Voor de offergang gaan P, D en SD naar de priesterstoel om hun manipels te leggen.
D en SD staan bij P tijdens de offergang. Na de offergang gaan ze terug hun manipels aan doen en de baret wegleggen na een kniebuiging gemaakt te hebben aan de altaarvoet.
P,D en SD keren naar het altaar terug en A1 brengt het plateau met de ampullen naar SD aan de epistelzijde (tenzij P nog de offerzang moet bidden en SD nu pas eerst de kelk naar het altaar brengt).
Na de wierookoplegging gaan C en W de trappen af langs de epistelzijde. W blijft onderaan de trappen staan naar altaar gekeerd. C gaat rond de altaartrappen en gaat aan de evangeliekant staan om het altaarmissaal weg te nemen.Nadien zet hij het altaarmissaal terug op het altaar en blijft erbij staan. W en SD staan rechts en links van D tijdens de bewieroking van P. (SD heeft immers in de H. requiemmis de pateen niet vast. Tijdens de 'lavabo' kan hij dus met D op één lijn gaan staan achter P.). Enkel P wordt bewierookt, de andere bewierokingen vallen weg.

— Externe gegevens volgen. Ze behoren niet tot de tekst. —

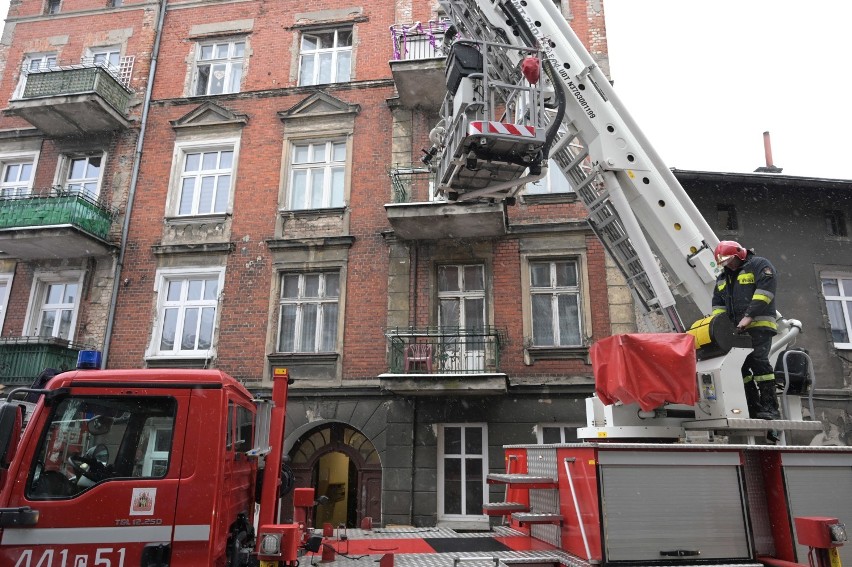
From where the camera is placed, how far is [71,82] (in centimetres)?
1261

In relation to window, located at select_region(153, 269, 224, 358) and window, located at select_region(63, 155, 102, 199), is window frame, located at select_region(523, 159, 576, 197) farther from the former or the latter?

Bij 'Communicantes' legt C nog wierook op, maar W gaat dan naar de epistelzijde. Wanneer D van kant wisselt aan het altaar, gaat SD naast W staan. (C doet een stap achteruit om SD te laten passeren)
C geeft teken zodat iedereen gaat knielen. SD op de eerste trede, misdienaars in plano. SD bewierookt bij elke opheffing 3x dubbel. (Hij maakt een diepe hoofdbuiging ervoor en erna.)
Na de consecratie geeft SD het wierookvat aan W. Ze gaan naar het midden aan de altaarvoet. C doet opnieuw een stap achteruit om hen te laten passeren.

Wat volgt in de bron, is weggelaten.